Twiggy out of the woods
Andrew Forrest has once again beaten the system, the odds and the corporate cops — the Australian Securities and Investments Commission.
The High Court of Australia handed down a decision today that the iron ore billionaire had not misled his shareholders, didn't engage in deceptive conduct and didn't contravene continuous disclosure obligations or his directors' duties.
It was a comprehensive victory for Forrest and the now multi-billion dollar company he started 10 years ago from his livingroom in Perth.
The spectre of being banned from being a company director — the ignominy and the practical consequences that go with that — has now disappeared.

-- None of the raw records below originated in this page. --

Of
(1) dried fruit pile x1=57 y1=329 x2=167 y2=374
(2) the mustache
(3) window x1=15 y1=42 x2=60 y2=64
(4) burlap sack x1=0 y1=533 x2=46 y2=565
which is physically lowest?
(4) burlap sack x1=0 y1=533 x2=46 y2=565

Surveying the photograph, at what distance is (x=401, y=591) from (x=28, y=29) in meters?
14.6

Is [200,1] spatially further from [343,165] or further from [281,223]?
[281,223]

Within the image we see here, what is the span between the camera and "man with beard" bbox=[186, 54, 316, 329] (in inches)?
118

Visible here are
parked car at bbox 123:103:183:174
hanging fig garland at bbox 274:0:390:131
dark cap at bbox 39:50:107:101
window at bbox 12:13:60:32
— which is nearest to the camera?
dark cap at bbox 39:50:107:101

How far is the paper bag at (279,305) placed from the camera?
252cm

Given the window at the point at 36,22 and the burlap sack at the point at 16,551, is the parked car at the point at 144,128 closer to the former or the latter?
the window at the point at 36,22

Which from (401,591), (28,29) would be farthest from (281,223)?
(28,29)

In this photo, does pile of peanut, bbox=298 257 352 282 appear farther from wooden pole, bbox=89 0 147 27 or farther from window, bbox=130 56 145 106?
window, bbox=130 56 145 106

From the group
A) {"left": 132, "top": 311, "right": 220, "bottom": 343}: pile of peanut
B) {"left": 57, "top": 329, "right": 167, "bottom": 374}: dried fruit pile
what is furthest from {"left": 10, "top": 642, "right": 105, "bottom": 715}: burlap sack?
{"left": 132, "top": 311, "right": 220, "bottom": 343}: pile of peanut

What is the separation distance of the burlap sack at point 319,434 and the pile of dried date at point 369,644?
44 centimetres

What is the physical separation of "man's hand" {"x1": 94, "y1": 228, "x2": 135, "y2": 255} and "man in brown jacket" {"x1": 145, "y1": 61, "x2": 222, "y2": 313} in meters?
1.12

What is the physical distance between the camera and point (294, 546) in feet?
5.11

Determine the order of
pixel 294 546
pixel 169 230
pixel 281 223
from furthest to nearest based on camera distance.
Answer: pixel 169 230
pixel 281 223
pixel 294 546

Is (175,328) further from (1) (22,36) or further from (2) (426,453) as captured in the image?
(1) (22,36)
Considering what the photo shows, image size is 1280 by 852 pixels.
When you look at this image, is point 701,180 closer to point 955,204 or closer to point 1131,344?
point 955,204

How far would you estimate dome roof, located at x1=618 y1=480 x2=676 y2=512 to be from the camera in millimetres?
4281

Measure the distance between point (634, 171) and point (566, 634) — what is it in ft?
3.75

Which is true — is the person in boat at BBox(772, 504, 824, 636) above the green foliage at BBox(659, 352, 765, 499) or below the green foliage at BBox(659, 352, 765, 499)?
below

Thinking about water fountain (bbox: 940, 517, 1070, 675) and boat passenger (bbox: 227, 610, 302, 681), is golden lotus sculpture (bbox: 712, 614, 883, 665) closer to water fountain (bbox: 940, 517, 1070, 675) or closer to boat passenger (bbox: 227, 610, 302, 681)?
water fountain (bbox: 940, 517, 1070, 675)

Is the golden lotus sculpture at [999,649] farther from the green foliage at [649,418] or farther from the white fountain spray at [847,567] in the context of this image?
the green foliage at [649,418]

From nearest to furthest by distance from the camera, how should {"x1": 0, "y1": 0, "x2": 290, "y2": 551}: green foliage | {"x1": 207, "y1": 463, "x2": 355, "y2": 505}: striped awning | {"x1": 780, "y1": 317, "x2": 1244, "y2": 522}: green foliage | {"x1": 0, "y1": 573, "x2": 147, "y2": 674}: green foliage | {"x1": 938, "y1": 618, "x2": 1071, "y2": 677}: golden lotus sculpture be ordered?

The allegations have dogged Forrest for six years since ASIC launched a legal action in the Federal Court in Western Australia saying statements made by Forrest were either wrong, or he should have known them to be so.
While the this trial hearing brought down a full-blooded judgment in favour of Forrest and Fortescue and a strongly critical assessment of ASIC's case, the regulator appealed the decision.
For ASIC, the precedent set by the West Australian decision was too far-reaching and its ramifications too important for continuous disclosure laws to be left without challenge.
The full Federal Court took a very different view and found in favour of ASIC.
Forrest couldn't let this decision sit. His reputation and his role as chairman of Fortescue and a number of other corporate and charity boards were in jeopardy.
At the heart of the case was public and ASX statements made by Forrest and Fortescue in 2004 and 2005 that the company had entered into binding contracts with a number of Chinese state-owned entities to finance and build a series of infrastructure projects for Fortescue's then fledgling mining operations.
These agreements ultimately didn't proceed but the company found other means and parties to undertake the funding and build of its ports and railways.
In the intervening years since Forrest made these statements Fortescue has grown to be a large player in the international iron ore market and the day-to-day operations have been handed over to professional manager Nev Power.
But Forrest is never far from the action and took a lead role in a recent refinancing of the heavily geared company.
Meanwhile, corporate lawyers around Australia will be poring over the decision to access its wider ramifications around what information companies and directors can and cannot make public.